→ WHAT TO PRODUCE:
Every picture is to be removed, and all the data is to be copied exactly.

→ DATA EXTRACT:
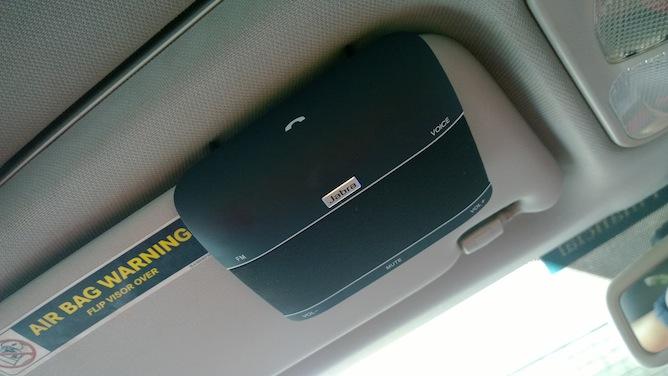 thumb-stuff-i-use-car-2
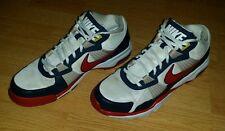 Men's 2010 Nike Trainer SC Shoes Size 11 (386484-161) (M-188)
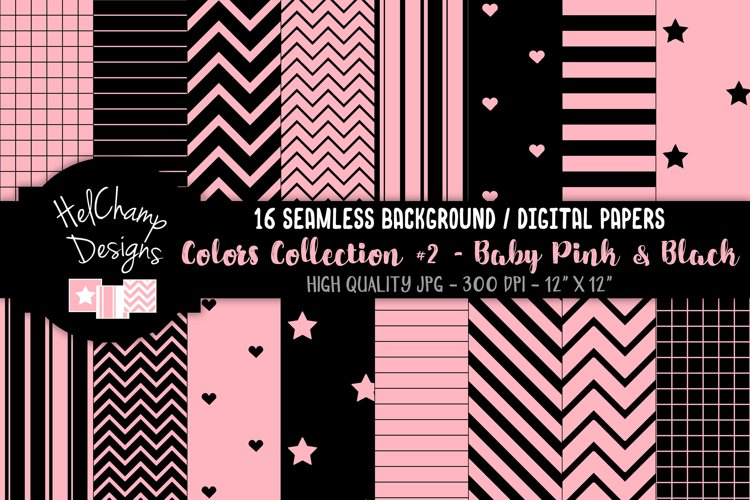 16 seamless Digital Papers - Baby Pink and Black- HC146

→ ANSWER TO THE PROBLEM:
 thumb-stuff-i-use-car-2
 Men's 2010 Nike Trainer SC Shoes Size 11 (386484-161) (M-188)
 16 seamless Digital Papers - Baby Pink and Black- HC146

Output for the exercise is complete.